Un jour… Un chef-d’œuvre (155)

Chanter en vérité est un autre souffle

Rainer Maria Rilke (1875-1926)

 

George Frederic Watts (1817-1904), Espoir, 1886 (détail).

George Frederic Watts est un peintre et sculpteur anglais populaire de l’époque victorienne lié au mouvement symboliste. Watts est devenu célèbre de son vivant pour ses œuvres allégoriques telles que les tableaux Hope (Espoir) et Love and Life (Amour et Vie).

 

Ralph Vaughan Williams (1872-1958), Orpheus with his lute, mélodie interprétée par David Daniels et Martin Katz.

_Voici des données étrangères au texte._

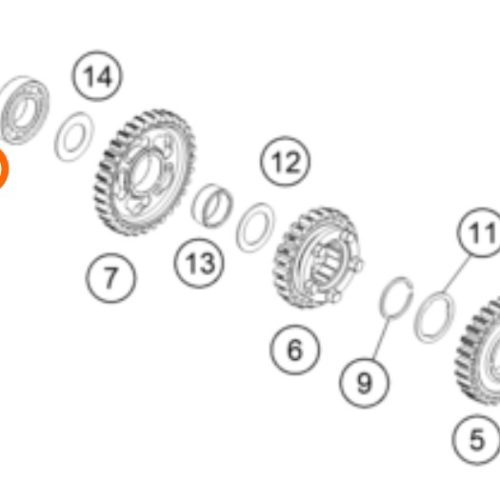 14
12
11
7
13
6
9
5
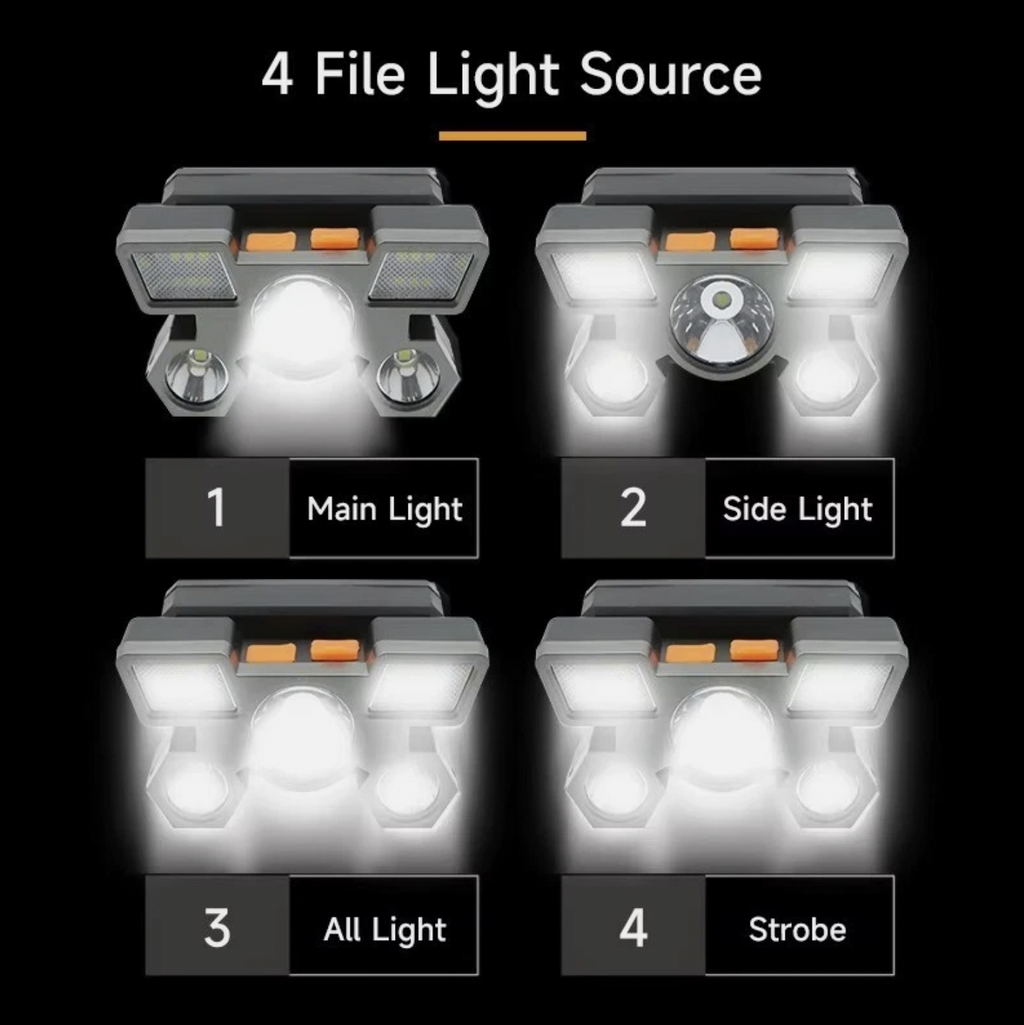 4 File Light Source

1 Main Light

2 Side Light

3 All Light

4 Strobe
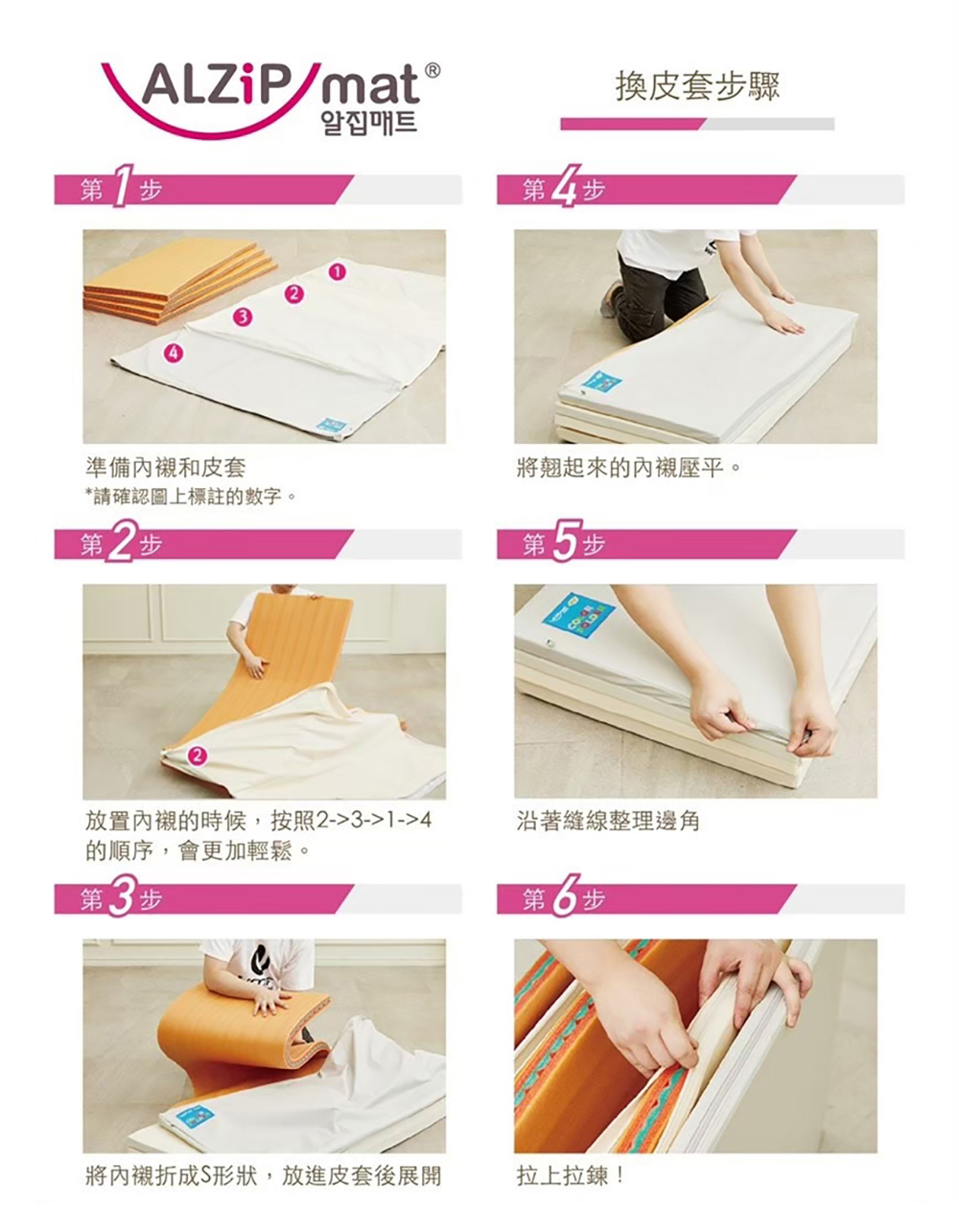 ALZiP mat®
알집매트

換皮套步驟

第1步

1
2
3
4

準備內襯和皮套
*請確認圖上標註的數字。

第2步

2

放置內襯的時候，按照2->3->1->4的順序，會更加輕鬆。

第3步

將內襯折成S形狀，放進皮套後展開

第4步

將翹起來的內襯壓平。

第5步

沿著縫線整理邊角

第6步

拉上拉鍊！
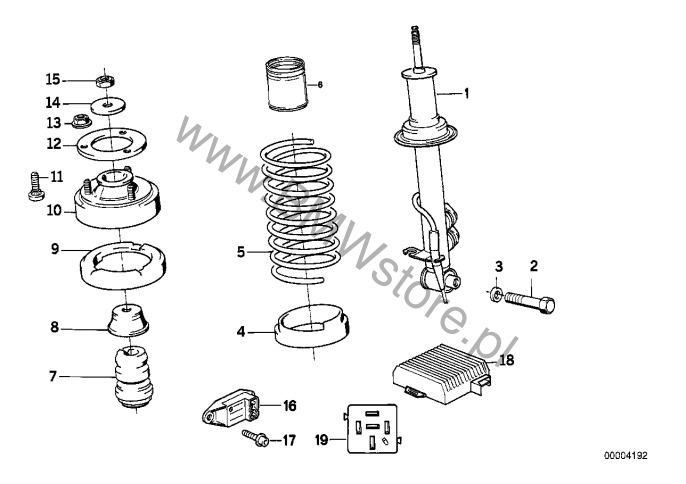 15
14
13
12
11
10
9
8
7
6
5
4
1
3
2
18
16
17
19
www.BMWstore.pl
00004192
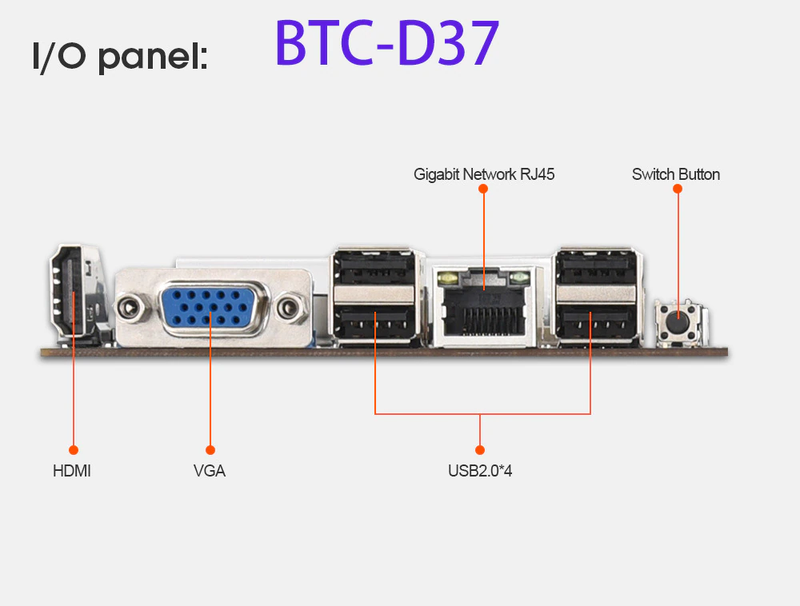 I/O panel: BTC-D37

Gigabit Network RJ45

Switch Button

HDMI

VGA

USB2.0*4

William Shakespeare (1564-1616), Henry VIII, Acte 3 sc 1 Ode à la Musique

La légende d’Orphée a connu de multiples reprises dans l’histoire de la culture occidentale. Il fut considéré, dans le christianisme primitif et au Moyen Âge, comme le précurseur du Christ ou comme une figuration allégorique. Mais il est surtout, depuis la Renaissance, l’incarnation même du pouvoir de la poésie lyrique et père de l’inspiration. Le grand poète Rainer Maria Rilke (1875-1926) se situe résolument dans cette tradition qu’il renouvelle. C’est naturellement qu’il fait d’Orphée, le sujet d’un recueil de poèmes composé en 1922, immédiatement à la suite de ses célèbres Élégies de Duino, choisissant le sonnet, forme renaissante par excellence, et disant recevoir comme un don le poème. Son sujet? Ce que c’est que chanter.

L’INVOCATION À ORPHÉE

I

Alors un arbre s’éleva. Ô pure élévation!
Ô chant d’Orphée! Ô grand arbre dressé dans l’oreille!
Et tout se tut. Pourtant, au sein même de l’unanime silence,
S’accomplit un nouveau recommencement, signe et métamorphose.

Des animaux de silence s’arrachèrent à la forêt,
claire et libérée, des gîtes et des nids;
et il apparut alors que ni la ruse,
ni l’angoisse ne les rendaient à ce point silencieux,

mais le désir d’entendre. Rugissements, cris et bramements
semblaient petits dans leurs coeurs. Et là où jusqu’alors
il y avait à peine une hutte pour accueillir un tel chant,

un pauvre abri, né du plus obscur désir,
avec une entrée dont les montants tremblent,
là, tu leur créas dans l’ouïe des temples.

[…]

III

Un dieu le peut. Mais dis-moi comment
Un homme le suivrait-il sur la lyre étroite?
Son esprit est désaccord. Au croisement de deux
chemins du coeur, il n’est pas de temple pour Apollon.

Le chant, tel que tu l’enseignes, n’est pas convoitise,
ni quête d’un bien qu’enfin l’on peut atteindre;
le chant est existence. Pour le Dieu, chose facile.
Mais nous, quand sommes-nous? Et quand attire-t-il

Jusqu’à notre être la terre et les étoiles?
Tu n’es pas encore, jeune homme, quand tu aimes,
même si la parole alors force ta bouche, – apprends

à oublier le sursaut de ton chant. Cela s’écoule.
Chanter en vérité est un autre souffle.
Un souffle autour de rien. Un vol en Dieu. Un vent.

Sonnets à Orphée, 1922.

Petite bibliothèque du chanteur, présentée par Vincent Delecroix, Paris, Flammarion, coll. Champs classiques, 2012, pp. 170-171.

 

George Frederic Watts (1817-1904), Espoir, 1886.